The Air Force is looking to increase the use of autonomous technology and has released a Broad Agency Announcement for industry participation, according to a July 7 agency notice. The objective of Science and Technology for Autonomous Teammates (STAT) program is to develop and demonstrate autonomy technologies that will enable various AF mission sets. The STAT program will push for research to strengthen three capabilities: Multi-domain Command and Control (MDC2); Intelligence, Surveillance, Reconnaissance (ISR) Processing, Exploitation, and Dissemination (PED); and Manned-Unmanned Teaming (MUM-T) in combat situations.
Autonomy is a capability (or a set of capabilities) that enables a particular action of a system to be automatic or, within programmed boundaries, “self-governing.” Autonomous systems provide a considerable opportunity to enhance future Air Force operations by potentially reducing unnecessary manning costs, increasing the range of operations, enhancing capabilities, providing new approaches to air power, reducing the time required for critical operations, and providing increased levels of operational reliability, persistence and resilience.
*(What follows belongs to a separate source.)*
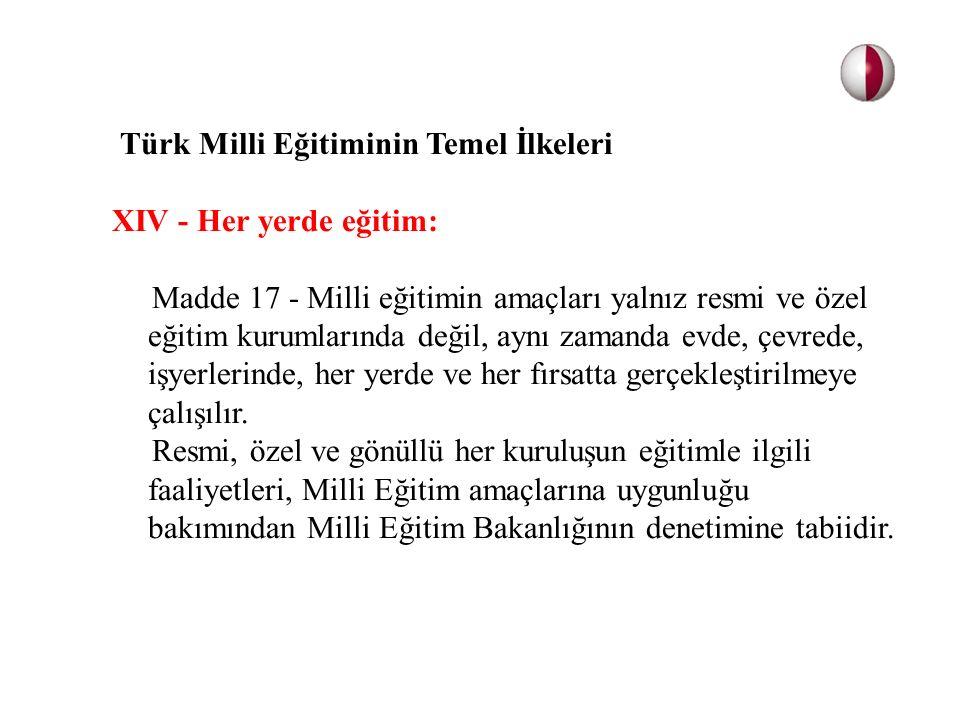 Türk Milli Eğitiminin Temel İlkeleri XIV - Her yerde eğitim: Madde 17 - Milli eğitimin amaçları yalnız resmi ve özel eğitim kurumlarında değil, aynı z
This is the view of Air Force Office of the Chief Scientist that has come with report “Autonomous Horizons Volume I: Human Autonomy Teaming”.
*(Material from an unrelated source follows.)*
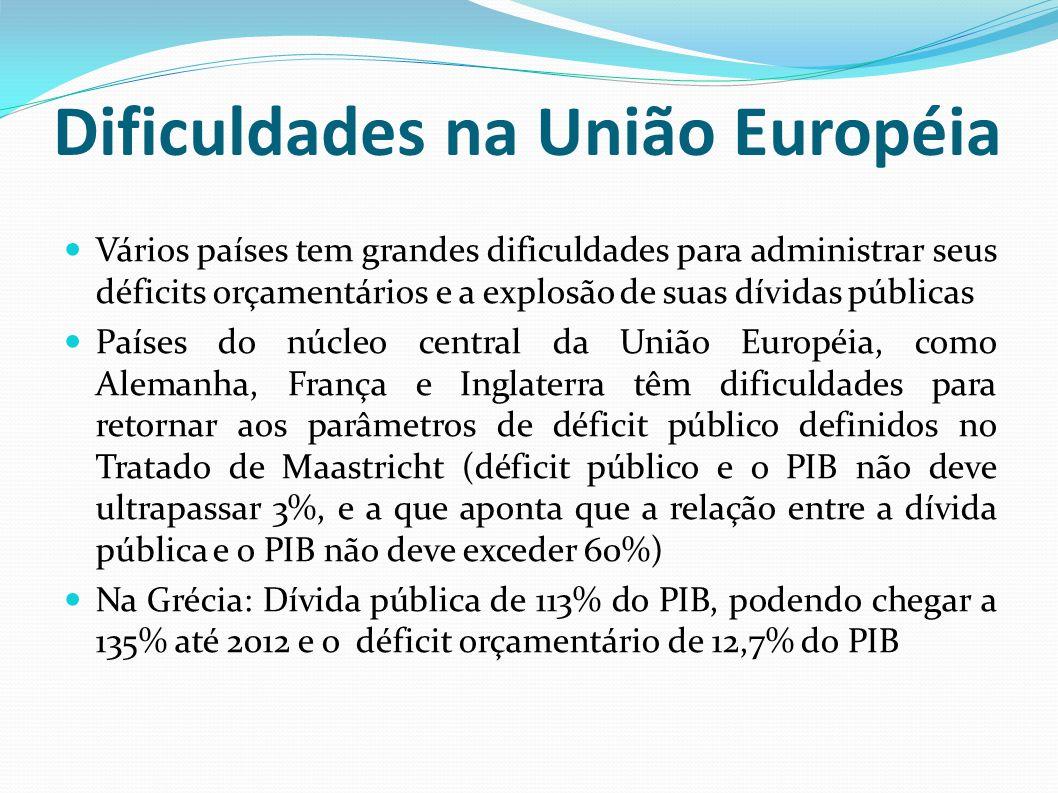 Dificuldades na União Européia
The Science and Technology for Autonomous Teammates (STAT) program is seeking to improve Air Force operations through machine learning that uses human-machine teaming, autonomous decision-making processes, and information analytics research, according to the BAA overview.
DOD has been seeking to advance initiatives that focus on machine learning and artificial intelligence since the “Third Offset” strategy was unveiled in September 2014. The continued efforts are intended to promote technologies and concepts that support the U.S. military’s technological advantage.
The total estimated value is $950 million for the total period of performance, which is based on the following annual estimates: $118 million in FY 2018, $152 million in FY 2019, $159 million in FY 2020, $153 million in FY 2021, $149 million in FY 2022, and $219 million in FY 2023.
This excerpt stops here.